Jako skolacka.JPG (historic)
Klára Vacková
photo: soukromý archiv

  She was born on April 7, 1937 in Uzhhorod. Her mother came from a wealthy Hungarian-German family of the mayor of Uzhhorod. Her father, who was of Rusyn origin, was a Greek Catholic priest. She spent the first nine years of her life in the village of Kosťová Pasteľ in Carpathian Ruthenia. In 1946 the family fled the Soviets to eastern Slovakia to the village of Ruský Hrabovec, where they then lived for several years. Her native languages are Rusyn and Hungarian. When she attended elementary school, she was taught partly in Rusyn and partly in the Russian language: she attended three grades in Carpathian Ruthenia, and then she continued with the following five grades in Slovakia. She also learnt the Slovak language when she was in the ninth grade Then she began studying the secondary industrial school of construction in Prešov. Her father was however imprisoned at that time, and he would be released only under the condition that the family would relocate to the Czech region. In 1951 the family therefore moved to Ústí nad Labem. She completed her secondary education - in Czech - in Děčín. Since 1951 she has been living in Ústí nad Labem, where she also married.

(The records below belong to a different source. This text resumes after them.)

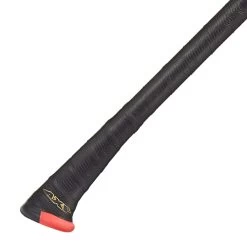 2022 AXE Avenge Pro Hybrid (-3) BBCOR Baseball Bat: L130JP -Passion Baseball L130JP Axe PI.013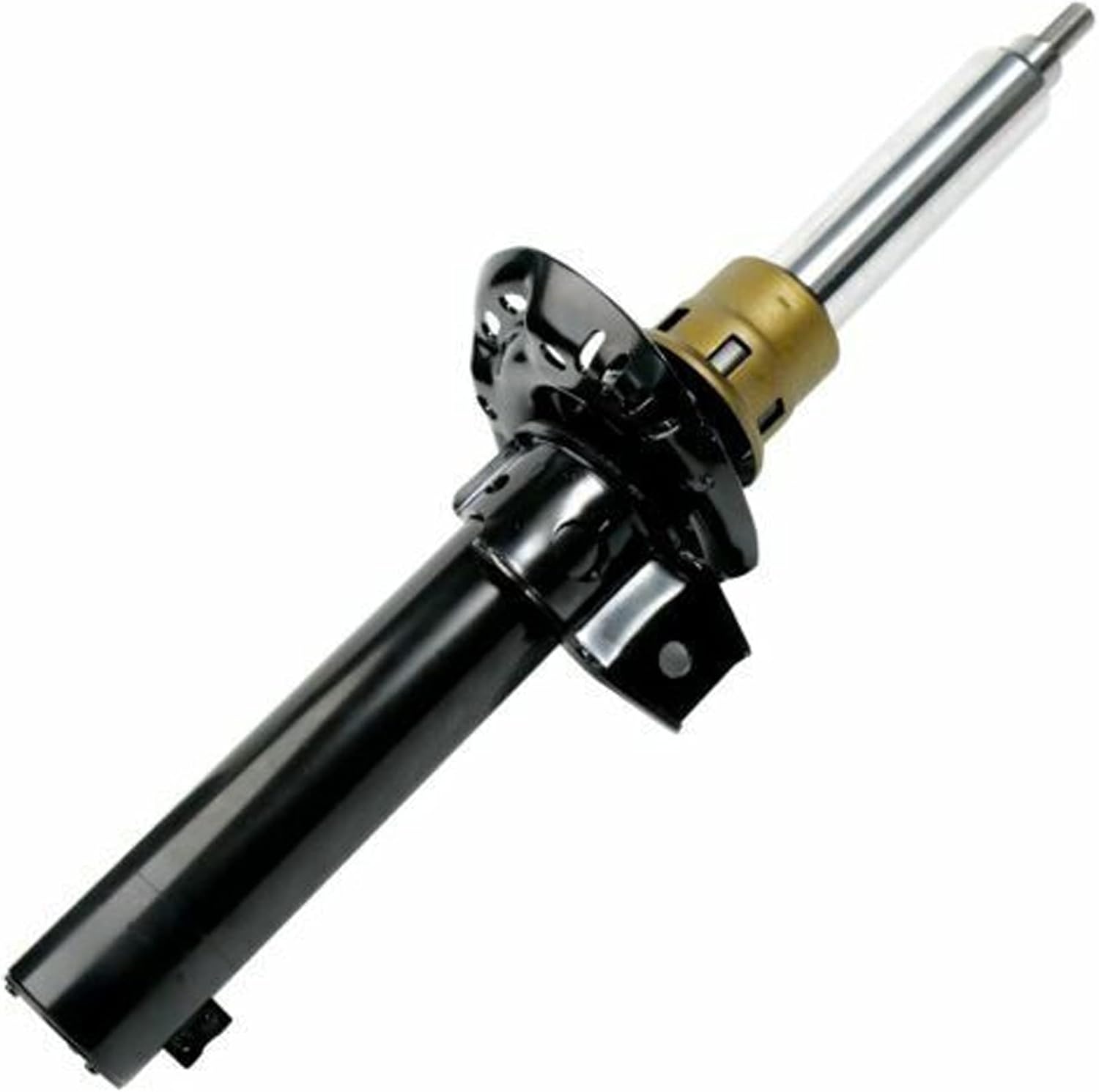 Front Right or Left Shock Strut Absorber For Audi TTS Quattro TT MKII 8J 2.0L 3.2L 8J0413029M 8J0413029D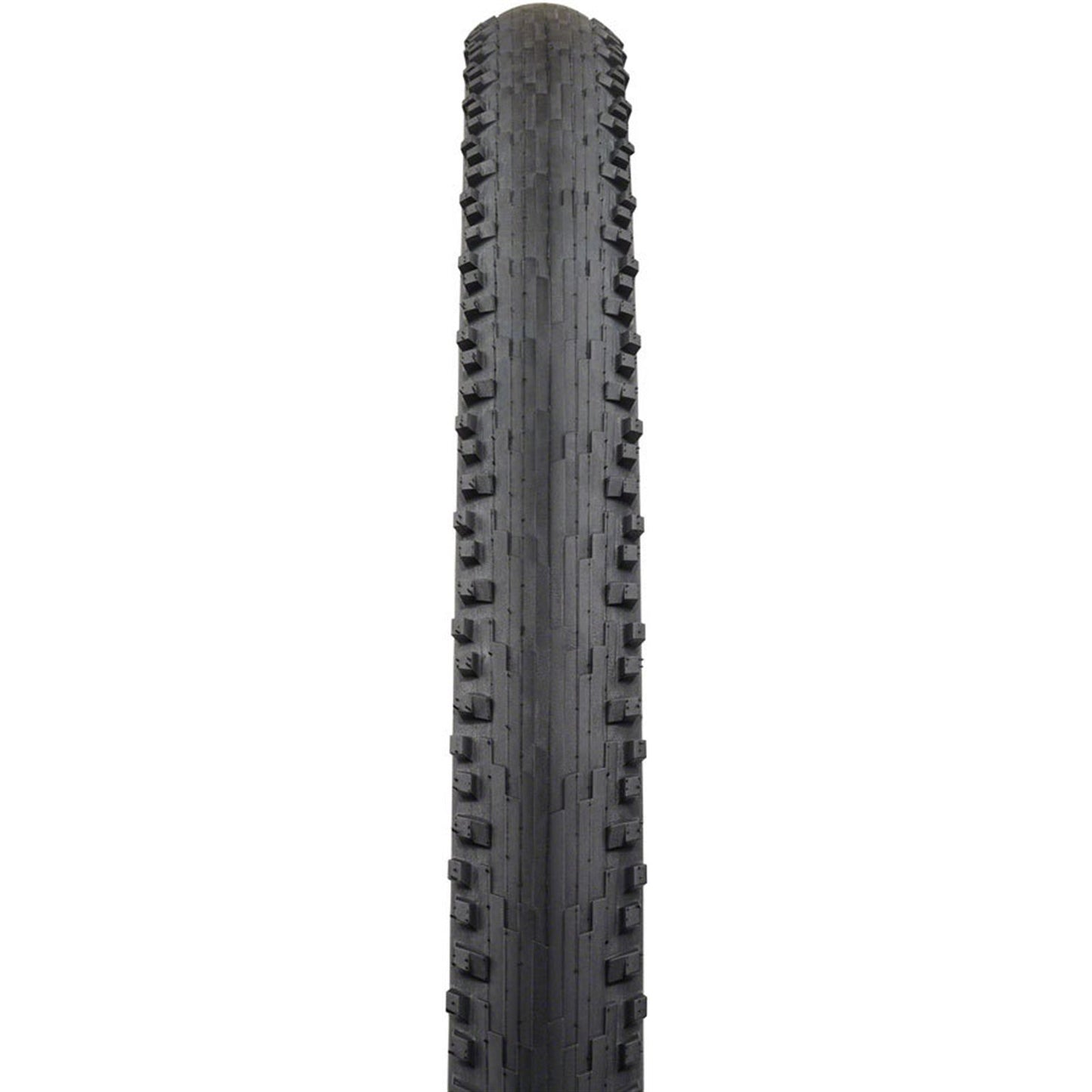 Teravail Updraft Tire - 700x35, Tubeless, Folding, Tan, Durable, Fast Compound [MPN: 19-000538]_1932931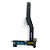 Placa Vibracall + Microfone + Antena para Celular CCE SK504 - Imagem 3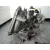 Caja Cambios para Opel Astra K Lim. 5Türig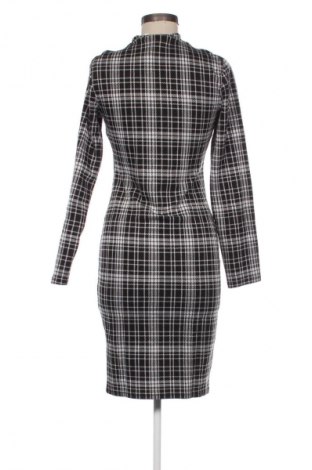 Rochie Amisu, Mărime M, Culoare Multicolor, Preț 77,17 Lei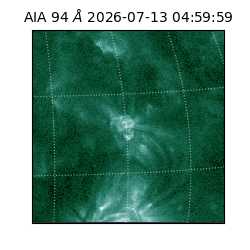 saia - 2026-07-13T04:59:59.119000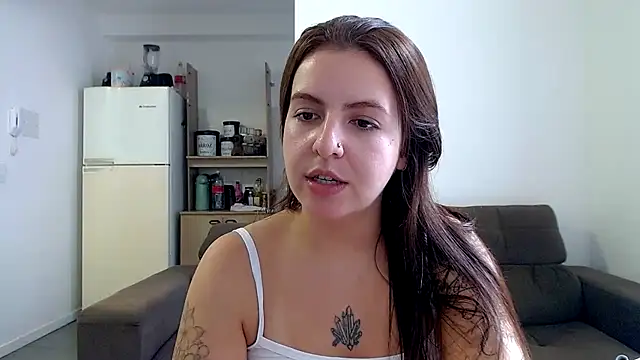 chelbyy online show from 03-18-26, 08:32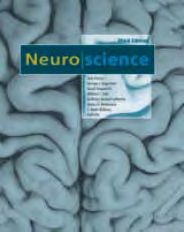 Βοηθήματα: Ιατρική Φυσιολογία, Borοn & Boulpaep: Τόμος Ι, Κεφ. 8 & 12. Εκδ. Πασχαλίδη Νευροεπιστήμη, Purves P., et al.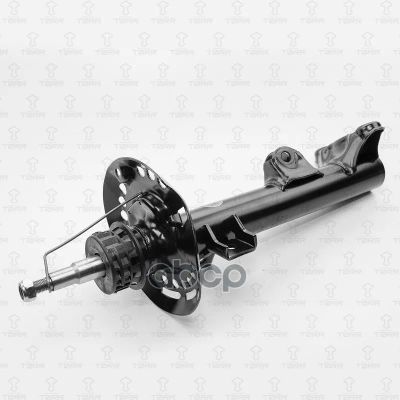 Лот: 24854289. Фото: 1. Амортизатор Mercedes-Benz E W212... Ходовая, подвеска, рулевое управление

Her husband had moved to Ústí nad Labem from Nová Paka in the Podkrkonoší (Giant Mountains) region with his parents in 1945. The story of Klára Vacková is very specific among the stories of other “people from the east.” Her family did not belong to any larger community like those formed by Volhynian Czechs, Romanian Slovaks or Greeks. She actually arrived to the Sudetenland for political reasons -for her father, a priest who refused to deny his faith, the relocation to Sudetenland was a form of exile. The persecution of the Greek Catholic Church in Slovakia, which Klára Vacková talks about, is one of the lesser known chapters in our history, which however holds great significance.